Christine, maman de Jade, 10 ans, atteinte du syndrome de Rett.
Jean-Christophe, papa de Louka, 9 ans et demi, atteint du syndrome de Prader-Willi.
Corinne, maman d’Hugo, 15 ans, atteint du syndrome de Myhre.
Nathalie, maman de Clara, 6 ans, atteinte de tétraparésie à prédominance gauche.
Marjolaine, maman de Lou, 6 ans, atteinte du syndrome de Rett.
Solange Colas, fondatrice de l’association Halte Pouce.
Joël Josien, assistant social au pôle enfant de la MDPH de l’Hérault.

« On a l’impression d’être toujours perdant »

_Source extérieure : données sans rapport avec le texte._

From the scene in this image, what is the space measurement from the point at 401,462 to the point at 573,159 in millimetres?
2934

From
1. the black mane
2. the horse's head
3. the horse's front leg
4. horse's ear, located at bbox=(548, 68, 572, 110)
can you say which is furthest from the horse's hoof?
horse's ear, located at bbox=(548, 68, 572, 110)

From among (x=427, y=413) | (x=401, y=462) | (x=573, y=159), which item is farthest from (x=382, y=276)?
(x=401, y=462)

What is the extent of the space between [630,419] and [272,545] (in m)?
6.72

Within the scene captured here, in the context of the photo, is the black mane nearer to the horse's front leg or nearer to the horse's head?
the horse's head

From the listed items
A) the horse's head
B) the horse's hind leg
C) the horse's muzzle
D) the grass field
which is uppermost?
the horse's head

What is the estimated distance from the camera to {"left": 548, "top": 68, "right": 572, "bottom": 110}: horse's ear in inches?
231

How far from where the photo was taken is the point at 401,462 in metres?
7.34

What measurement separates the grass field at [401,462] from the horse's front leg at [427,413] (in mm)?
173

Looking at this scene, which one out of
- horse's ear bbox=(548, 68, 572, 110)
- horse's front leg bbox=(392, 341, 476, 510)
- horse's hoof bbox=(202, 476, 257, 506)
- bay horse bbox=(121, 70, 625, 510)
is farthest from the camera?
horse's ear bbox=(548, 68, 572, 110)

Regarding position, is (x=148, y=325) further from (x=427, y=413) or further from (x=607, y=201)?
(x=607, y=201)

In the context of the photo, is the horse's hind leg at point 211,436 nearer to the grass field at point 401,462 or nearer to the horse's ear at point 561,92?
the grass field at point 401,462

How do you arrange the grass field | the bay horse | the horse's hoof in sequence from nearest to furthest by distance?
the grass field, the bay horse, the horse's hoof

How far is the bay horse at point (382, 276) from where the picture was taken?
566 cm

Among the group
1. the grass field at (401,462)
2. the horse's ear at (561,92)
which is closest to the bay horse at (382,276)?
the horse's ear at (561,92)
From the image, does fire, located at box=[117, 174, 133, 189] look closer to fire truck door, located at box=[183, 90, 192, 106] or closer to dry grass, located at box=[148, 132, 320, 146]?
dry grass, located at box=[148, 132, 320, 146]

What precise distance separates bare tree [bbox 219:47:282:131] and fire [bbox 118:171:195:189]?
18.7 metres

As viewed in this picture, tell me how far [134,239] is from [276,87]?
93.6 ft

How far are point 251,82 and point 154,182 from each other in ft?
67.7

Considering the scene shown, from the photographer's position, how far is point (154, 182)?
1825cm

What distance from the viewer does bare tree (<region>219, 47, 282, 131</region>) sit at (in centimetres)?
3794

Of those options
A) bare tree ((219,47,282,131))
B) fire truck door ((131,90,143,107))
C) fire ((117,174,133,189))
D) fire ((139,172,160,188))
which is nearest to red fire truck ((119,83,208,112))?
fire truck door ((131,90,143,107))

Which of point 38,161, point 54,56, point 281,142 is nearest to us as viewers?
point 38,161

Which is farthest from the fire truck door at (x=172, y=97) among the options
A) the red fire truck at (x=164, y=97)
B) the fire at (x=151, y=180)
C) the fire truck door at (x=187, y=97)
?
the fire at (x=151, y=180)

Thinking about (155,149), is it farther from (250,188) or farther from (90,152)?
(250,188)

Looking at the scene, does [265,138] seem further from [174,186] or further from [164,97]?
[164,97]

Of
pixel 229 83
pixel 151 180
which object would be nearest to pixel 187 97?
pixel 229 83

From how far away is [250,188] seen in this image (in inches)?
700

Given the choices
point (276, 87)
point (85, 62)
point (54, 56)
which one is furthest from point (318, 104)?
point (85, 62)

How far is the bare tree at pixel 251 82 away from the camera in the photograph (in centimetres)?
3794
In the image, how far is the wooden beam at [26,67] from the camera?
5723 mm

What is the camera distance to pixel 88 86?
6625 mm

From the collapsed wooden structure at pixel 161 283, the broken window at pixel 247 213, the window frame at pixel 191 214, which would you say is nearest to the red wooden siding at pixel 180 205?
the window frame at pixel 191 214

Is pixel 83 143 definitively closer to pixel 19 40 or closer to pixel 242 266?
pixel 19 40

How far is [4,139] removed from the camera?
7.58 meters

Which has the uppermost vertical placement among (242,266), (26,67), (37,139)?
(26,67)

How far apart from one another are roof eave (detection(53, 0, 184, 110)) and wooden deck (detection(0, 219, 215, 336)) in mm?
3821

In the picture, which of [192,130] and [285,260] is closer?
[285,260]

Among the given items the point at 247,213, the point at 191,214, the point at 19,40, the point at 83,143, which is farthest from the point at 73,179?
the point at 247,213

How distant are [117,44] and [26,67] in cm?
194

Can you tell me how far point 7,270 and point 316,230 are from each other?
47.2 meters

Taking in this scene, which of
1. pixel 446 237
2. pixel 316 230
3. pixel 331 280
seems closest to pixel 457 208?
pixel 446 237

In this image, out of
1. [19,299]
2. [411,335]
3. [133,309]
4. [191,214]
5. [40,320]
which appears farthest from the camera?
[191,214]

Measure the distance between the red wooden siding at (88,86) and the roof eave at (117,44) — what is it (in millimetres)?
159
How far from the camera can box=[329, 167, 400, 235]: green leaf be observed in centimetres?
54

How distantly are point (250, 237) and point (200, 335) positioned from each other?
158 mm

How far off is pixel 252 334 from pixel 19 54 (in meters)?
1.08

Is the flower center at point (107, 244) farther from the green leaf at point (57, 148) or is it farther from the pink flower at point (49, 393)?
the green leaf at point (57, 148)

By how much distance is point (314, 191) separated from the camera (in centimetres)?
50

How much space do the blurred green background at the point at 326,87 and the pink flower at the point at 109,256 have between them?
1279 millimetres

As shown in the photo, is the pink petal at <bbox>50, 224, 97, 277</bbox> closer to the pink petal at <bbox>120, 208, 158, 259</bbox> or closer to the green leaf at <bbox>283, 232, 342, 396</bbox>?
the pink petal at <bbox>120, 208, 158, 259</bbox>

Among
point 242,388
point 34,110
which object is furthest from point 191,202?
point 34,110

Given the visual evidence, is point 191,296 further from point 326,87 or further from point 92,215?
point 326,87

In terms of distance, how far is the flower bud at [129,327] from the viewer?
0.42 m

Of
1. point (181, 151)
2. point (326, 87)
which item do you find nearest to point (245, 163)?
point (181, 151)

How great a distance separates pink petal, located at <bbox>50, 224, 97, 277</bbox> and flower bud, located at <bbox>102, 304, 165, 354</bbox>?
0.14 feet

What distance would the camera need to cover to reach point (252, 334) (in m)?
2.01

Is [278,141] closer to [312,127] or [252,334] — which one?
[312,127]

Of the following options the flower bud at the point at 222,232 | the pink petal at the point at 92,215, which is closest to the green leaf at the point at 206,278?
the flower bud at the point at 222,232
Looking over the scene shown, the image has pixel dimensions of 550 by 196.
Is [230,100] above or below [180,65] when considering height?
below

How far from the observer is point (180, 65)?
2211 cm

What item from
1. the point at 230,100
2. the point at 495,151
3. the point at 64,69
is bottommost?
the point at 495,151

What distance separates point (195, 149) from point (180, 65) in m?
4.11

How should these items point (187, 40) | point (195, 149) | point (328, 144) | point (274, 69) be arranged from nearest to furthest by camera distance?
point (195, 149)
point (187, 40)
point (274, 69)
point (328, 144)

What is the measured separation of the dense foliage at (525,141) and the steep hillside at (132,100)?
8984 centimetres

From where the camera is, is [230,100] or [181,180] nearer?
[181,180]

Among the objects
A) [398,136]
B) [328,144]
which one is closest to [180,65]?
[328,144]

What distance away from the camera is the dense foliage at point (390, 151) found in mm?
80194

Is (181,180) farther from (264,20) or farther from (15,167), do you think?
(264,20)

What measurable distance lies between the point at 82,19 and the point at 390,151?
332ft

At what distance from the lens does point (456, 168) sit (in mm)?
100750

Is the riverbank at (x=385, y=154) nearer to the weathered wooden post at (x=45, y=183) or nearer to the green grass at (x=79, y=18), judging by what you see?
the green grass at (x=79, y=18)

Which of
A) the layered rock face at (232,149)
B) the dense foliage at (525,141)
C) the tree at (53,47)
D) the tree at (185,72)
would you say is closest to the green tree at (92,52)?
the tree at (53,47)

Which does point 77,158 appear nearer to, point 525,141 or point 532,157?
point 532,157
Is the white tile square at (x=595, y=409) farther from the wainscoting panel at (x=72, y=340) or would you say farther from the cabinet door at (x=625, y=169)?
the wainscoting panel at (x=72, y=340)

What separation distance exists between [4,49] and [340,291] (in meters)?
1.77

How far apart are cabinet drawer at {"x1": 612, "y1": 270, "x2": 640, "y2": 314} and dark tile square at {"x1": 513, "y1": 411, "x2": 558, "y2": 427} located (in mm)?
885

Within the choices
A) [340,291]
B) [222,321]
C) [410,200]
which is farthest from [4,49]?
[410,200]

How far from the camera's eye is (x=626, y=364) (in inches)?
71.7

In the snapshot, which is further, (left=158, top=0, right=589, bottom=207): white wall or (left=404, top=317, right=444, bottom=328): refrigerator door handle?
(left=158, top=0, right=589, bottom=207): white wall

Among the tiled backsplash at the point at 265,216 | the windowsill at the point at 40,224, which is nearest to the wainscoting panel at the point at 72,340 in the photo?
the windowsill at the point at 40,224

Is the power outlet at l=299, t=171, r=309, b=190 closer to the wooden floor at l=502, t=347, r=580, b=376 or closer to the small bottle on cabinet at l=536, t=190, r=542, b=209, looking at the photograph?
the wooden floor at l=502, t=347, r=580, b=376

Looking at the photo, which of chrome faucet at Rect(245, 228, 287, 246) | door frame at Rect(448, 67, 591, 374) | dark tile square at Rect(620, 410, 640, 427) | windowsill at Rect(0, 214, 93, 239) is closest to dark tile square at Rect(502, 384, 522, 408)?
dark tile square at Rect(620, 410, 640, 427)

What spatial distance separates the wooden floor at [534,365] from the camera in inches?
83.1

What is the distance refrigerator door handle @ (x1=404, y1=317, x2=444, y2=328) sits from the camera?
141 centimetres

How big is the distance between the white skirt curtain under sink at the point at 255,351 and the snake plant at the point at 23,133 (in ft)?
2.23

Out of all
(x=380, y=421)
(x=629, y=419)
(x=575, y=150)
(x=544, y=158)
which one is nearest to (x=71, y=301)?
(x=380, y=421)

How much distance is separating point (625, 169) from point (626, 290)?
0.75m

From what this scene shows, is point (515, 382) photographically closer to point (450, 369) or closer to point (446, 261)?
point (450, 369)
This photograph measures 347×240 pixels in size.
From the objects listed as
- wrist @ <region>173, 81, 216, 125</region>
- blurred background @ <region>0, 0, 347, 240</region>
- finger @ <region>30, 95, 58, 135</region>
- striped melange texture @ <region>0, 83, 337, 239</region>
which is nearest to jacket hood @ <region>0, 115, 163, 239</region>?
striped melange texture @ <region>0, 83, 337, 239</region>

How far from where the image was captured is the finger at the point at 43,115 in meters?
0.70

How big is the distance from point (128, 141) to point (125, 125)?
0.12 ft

Marjolaine. Ma fille sera en âge d’être scolarisée en septembre prochain, mais je ne suis pas sûre qu’elle bénéficie d’un accueil. Nous allons peut-être devoir mettre en place une organisation nouvelle pour nous en occuper. Du coup, je me demande quel est le meilleur moyen de devenir salarié de son enfant et d’obtenir des revenus suffisants.
Joël (assistant social). Que vous touchiez un complément de l’AEEH ou un dédommagement au titre de la PCH, vous n’êtes pas salarié de votre enfant, mais aidant familial. Dans le premier cas, le calcul se fait selon la réduction ou la cessation de votre activité entraînée par le handicap ; dans le second, selon l’évaluation des besoins de votre enfant en termes d’aides humaines pour les actes essentiels et de surveillance.
Corinne. D’ailleurs, ce statut pose un vrai problème ! Les sommes que l’on perçoit ne sont pas soumises à cotisations sociales, alors on ne cotise pas pour la retraite, le chômage, etc. Bref, si l’on stoppe son activité professionnelle pour s’occuper de son enfant handicapé, on a l’impression que l’on est toujours perdant…

« Lister les dépenses reste un exercice délicat »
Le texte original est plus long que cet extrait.